I wolf down a sandwich on the Devil’s Point. The sky is darkening to the north and I’m keen to begin my return journey. Sure enough, back on the lower slopes of Cairn Toul small bullets of hail start to fall, stinging my face. I don’t reascend Cairn Toul but skirt around it, sometimes on a path, sometimes picking my way across the tussocky ground.
I soon regain the saddle from where I must head north-east back towards Glen Einich. The hail has stopped and the sun is out again. I take a moment to lay back in the grass and enjoy its warmth.
From the saddle I take a compass bearing to ensure that I head in the right direction across the featureless ground. I detour around a wide patch of snow then pick up my bearing again, following it until I spot the small cairn that marks the start of the path leading down into Coire Dhondail. From here I can see the calm waters of Loch Einich, sunlit now, the kayaker long gone.
It’s late afternoon and the sky is deep blue, the hillsides lit by a magical midsummer light. I don’t want this walk to end so I find a patch of grassy ground, pull my stove out of my rucksack and make a brew. As I sip hot tea and gaze down to the starting point of my walk, I spot my bike and three figures busying themselves nearby. I squint curiously at them, trying to see what they are up to.

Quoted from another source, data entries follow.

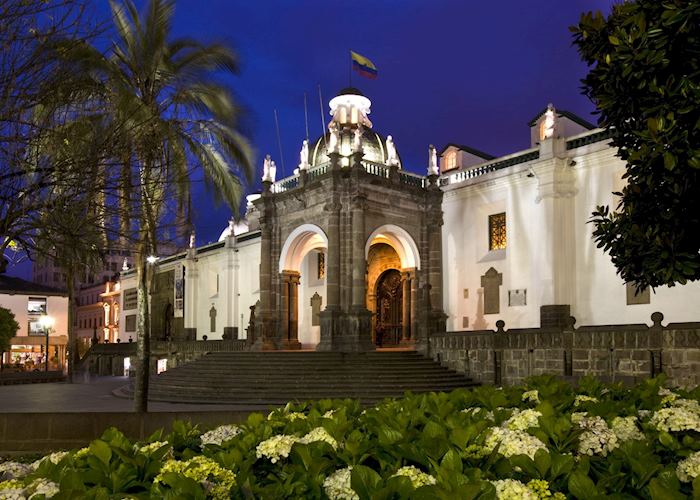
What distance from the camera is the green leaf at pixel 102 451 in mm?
3499

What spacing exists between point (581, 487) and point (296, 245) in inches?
1046

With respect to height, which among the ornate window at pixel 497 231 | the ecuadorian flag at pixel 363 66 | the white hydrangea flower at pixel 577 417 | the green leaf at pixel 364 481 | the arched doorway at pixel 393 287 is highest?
the ecuadorian flag at pixel 363 66

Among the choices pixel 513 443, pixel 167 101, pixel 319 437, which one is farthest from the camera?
pixel 167 101

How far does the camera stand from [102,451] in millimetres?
3545

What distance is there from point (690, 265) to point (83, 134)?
8.01 m

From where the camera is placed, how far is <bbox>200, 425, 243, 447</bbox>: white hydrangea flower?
177 inches

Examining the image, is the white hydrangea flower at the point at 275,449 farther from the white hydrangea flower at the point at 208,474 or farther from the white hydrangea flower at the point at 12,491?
the white hydrangea flower at the point at 12,491

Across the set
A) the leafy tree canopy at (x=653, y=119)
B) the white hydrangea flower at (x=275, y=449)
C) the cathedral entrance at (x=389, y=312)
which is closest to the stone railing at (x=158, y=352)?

Eventually they begin making their way up the path towards me. Within 15 minutes they are close enough to greet. They smile and wave and I see that they are carrying skis.
“We’re in search of summer snow!” they say as they pass.
“There’s plenty up there,” I reply, feeling slightly envious of them heading uphill on this glorious evening.
Their adventure is just beginning but mine is almost over as I pack away my stove and amble down to my bike. Three more bikes are nestled beside it and I realise that’s what the skiers were doing as I watched them earlier.
I smile to myself as I pedal back towards home. I’ve walked and cycled, whilst others around me have journeyed on kayaks or carried skis in search of off-piste thrills.
This is indeed a wonderful playground and a magical midsummer.